▶ _What you should do_: Reproduce the data below verbatim, from the line containing "Looking at what is depicted here, from" through the end of the data, including both ends.

----- Supplied material -----

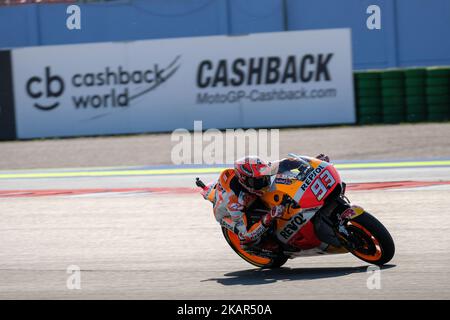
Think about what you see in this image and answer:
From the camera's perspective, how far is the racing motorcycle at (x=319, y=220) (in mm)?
7469

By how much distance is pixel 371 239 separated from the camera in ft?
24.7

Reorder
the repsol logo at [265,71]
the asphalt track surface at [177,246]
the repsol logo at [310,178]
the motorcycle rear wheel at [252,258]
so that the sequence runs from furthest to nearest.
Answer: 1. the repsol logo at [265,71]
2. the motorcycle rear wheel at [252,258]
3. the repsol logo at [310,178]
4. the asphalt track surface at [177,246]

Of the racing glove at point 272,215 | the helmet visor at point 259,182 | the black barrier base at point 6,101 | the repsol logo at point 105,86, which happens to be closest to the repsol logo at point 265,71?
the repsol logo at point 105,86

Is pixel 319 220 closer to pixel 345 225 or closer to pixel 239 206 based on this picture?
pixel 345 225

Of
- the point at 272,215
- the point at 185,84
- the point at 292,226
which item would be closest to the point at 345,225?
the point at 292,226

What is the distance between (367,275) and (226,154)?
1101 centimetres

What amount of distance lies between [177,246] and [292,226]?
2.14 metres

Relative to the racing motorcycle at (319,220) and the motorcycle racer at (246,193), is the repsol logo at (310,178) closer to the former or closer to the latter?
the racing motorcycle at (319,220)

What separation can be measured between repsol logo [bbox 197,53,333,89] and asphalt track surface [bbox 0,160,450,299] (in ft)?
19.5

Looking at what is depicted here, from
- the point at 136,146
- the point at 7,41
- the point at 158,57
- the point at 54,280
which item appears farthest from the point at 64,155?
the point at 7,41

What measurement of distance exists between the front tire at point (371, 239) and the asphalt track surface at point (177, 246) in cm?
13

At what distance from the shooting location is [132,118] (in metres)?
22.0

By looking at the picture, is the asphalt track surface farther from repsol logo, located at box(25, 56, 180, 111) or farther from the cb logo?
the cb logo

-----

▶ _Solution for this exercise_:
Looking at what is depicted here, from
- the point at 136,146
- the point at 7,41
- the point at 158,57
- the point at 54,280
which item appears farthest from the point at 64,155?
the point at 7,41

What measurement of distance exists between the front tire at point (371, 239) and the asphalt track surface at point (177, 246) in cm?
13

At what distance from the shooting location is [132,118] (in metres)?
22.0

By looking at the picture, is the asphalt track surface farther from repsol logo, located at box(25, 56, 180, 111) or farther from the cb logo?
the cb logo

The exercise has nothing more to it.